Activity =
Lines where the string "locations" appears are to be copied from the entries below.

Stored data entries
[Start of section]
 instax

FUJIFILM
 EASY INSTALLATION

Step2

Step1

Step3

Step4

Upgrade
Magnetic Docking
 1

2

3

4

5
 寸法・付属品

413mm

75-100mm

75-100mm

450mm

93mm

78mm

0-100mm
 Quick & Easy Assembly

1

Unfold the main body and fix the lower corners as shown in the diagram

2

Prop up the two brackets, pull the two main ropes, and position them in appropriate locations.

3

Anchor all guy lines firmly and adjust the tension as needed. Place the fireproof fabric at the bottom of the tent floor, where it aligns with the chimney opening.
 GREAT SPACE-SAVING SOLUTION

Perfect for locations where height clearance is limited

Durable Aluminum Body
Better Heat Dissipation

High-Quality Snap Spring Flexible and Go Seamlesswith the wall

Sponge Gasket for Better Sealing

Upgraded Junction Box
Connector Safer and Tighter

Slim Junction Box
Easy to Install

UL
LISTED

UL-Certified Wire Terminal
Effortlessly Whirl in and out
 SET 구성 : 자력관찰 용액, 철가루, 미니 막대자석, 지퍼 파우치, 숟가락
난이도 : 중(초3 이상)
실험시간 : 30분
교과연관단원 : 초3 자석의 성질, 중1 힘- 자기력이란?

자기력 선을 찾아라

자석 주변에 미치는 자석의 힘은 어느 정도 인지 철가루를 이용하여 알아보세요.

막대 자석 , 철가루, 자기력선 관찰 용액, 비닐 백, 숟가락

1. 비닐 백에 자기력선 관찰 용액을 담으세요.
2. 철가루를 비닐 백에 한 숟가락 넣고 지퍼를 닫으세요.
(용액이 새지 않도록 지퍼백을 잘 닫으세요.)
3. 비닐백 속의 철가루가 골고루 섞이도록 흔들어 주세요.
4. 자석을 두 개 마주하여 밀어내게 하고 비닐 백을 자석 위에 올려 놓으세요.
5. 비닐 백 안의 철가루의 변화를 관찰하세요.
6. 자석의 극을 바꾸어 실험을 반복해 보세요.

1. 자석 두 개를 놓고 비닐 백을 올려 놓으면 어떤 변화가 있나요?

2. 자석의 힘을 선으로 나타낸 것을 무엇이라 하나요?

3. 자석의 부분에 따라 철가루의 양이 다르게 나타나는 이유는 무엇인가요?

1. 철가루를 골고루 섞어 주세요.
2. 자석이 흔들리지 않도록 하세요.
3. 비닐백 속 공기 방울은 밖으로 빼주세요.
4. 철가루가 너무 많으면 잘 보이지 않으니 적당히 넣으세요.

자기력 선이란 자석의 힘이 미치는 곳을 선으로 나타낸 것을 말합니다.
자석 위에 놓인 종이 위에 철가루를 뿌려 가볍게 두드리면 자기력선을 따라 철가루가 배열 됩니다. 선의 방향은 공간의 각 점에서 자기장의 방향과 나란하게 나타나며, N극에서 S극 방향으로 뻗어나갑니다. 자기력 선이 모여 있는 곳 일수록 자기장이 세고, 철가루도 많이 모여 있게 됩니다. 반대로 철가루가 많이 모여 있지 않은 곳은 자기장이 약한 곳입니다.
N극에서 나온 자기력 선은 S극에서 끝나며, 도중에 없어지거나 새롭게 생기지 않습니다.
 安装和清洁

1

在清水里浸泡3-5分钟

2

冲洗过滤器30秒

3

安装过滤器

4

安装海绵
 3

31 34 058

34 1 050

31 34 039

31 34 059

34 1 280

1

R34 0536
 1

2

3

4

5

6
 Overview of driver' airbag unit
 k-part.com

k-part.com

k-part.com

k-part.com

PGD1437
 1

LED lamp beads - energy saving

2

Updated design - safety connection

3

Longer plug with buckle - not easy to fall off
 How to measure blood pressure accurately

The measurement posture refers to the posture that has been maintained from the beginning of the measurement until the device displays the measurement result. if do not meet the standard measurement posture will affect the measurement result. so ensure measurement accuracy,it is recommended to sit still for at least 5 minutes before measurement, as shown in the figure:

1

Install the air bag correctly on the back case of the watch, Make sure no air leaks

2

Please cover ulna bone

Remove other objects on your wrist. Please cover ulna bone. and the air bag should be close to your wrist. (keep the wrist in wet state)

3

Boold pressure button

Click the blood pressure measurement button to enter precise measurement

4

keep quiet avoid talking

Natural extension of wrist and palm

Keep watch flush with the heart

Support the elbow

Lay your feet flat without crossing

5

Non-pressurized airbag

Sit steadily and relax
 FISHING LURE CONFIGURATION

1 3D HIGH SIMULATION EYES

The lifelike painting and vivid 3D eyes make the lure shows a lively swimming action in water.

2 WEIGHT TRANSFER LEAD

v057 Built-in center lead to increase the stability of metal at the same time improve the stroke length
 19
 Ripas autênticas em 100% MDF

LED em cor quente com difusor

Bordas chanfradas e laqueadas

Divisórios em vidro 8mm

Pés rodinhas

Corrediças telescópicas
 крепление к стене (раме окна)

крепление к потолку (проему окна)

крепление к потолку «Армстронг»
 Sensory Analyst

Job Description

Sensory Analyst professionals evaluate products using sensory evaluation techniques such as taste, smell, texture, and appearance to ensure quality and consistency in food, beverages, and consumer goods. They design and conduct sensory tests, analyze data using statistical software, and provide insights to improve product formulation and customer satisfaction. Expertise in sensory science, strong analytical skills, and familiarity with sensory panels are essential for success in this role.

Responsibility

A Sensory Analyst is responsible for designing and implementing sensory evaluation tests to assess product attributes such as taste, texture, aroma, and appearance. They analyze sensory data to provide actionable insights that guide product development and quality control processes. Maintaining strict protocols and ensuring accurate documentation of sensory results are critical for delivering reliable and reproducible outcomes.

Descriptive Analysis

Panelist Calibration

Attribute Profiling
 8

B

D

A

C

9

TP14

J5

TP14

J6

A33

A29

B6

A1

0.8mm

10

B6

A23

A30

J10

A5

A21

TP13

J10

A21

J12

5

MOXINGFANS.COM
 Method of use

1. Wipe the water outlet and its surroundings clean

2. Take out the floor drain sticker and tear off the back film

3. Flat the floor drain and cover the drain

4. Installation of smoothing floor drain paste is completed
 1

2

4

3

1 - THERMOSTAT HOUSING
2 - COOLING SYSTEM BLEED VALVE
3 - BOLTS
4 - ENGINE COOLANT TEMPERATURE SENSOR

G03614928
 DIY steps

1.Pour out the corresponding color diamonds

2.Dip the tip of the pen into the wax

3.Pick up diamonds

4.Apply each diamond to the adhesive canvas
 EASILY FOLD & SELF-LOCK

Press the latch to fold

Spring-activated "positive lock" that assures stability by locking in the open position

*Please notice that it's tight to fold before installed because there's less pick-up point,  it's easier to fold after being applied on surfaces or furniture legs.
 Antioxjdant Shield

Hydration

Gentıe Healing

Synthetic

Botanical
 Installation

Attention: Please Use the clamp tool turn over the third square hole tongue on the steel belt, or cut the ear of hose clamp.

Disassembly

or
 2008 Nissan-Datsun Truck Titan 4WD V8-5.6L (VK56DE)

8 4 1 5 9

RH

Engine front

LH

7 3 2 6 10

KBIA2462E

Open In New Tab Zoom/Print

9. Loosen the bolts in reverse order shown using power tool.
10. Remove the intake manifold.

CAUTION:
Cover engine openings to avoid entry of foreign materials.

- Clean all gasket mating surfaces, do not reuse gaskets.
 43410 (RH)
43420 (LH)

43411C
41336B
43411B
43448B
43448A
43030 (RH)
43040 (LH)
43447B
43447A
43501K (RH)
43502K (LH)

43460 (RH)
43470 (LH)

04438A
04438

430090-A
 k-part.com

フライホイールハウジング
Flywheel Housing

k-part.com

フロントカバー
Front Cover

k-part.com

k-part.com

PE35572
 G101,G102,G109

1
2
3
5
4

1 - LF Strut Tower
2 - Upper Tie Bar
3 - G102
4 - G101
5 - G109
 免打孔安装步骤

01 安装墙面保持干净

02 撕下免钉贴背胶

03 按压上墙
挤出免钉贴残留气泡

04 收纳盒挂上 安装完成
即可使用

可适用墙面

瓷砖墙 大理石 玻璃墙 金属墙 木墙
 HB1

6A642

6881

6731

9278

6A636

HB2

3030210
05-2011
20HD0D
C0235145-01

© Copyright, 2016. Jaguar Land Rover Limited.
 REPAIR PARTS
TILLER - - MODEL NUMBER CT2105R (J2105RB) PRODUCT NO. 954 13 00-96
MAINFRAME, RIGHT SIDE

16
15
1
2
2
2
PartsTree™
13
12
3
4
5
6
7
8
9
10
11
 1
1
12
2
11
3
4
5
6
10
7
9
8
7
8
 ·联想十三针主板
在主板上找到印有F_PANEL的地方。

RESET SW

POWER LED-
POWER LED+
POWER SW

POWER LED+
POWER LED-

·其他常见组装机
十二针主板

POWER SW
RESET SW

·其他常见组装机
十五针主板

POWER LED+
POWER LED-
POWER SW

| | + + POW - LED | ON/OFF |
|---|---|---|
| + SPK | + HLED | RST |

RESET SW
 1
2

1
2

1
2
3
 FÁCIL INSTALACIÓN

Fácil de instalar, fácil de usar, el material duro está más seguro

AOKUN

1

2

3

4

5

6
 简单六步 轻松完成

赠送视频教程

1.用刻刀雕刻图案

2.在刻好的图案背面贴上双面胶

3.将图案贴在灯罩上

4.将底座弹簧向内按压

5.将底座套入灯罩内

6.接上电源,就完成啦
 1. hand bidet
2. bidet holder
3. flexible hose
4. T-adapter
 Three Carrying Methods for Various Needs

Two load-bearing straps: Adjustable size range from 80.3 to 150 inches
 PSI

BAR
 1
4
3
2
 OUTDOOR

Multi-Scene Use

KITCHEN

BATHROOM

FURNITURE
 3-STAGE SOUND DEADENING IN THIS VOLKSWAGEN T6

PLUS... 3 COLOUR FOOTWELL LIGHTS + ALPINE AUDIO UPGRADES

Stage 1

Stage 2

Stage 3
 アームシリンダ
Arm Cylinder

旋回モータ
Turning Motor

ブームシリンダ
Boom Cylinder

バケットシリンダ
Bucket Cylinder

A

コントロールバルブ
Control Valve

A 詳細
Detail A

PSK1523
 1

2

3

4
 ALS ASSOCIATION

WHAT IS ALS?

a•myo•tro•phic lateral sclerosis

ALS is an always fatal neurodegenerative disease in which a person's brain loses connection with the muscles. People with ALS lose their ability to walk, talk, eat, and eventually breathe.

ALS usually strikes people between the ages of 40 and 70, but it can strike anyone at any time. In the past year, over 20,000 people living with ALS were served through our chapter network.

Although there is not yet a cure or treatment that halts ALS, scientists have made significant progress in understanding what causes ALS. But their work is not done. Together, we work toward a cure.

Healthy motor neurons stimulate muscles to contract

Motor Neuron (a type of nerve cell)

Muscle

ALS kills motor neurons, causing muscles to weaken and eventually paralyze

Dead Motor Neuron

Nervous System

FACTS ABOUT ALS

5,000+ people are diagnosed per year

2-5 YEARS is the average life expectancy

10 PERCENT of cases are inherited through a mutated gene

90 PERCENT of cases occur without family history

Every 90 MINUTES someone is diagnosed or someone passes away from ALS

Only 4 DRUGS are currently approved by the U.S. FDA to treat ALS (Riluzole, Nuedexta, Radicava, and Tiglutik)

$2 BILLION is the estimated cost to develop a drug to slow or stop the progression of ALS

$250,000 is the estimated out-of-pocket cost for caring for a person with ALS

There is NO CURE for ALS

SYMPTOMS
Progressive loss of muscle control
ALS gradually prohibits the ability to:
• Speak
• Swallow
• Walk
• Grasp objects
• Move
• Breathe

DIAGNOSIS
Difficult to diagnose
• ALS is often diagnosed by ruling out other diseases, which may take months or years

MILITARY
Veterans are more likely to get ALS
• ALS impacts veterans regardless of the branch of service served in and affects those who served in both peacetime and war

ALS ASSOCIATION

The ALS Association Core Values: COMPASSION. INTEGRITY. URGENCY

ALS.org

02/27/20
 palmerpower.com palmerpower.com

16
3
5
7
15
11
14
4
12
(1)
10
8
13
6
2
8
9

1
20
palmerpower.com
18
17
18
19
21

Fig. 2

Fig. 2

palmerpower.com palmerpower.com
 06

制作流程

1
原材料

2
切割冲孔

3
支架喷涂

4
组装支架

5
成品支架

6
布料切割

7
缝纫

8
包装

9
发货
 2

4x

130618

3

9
[End of section]
Written solution =
Prop up the two brackets, pull the two main ropes, and position them in appropriate locations.
Perfect for locations where height clearance is limited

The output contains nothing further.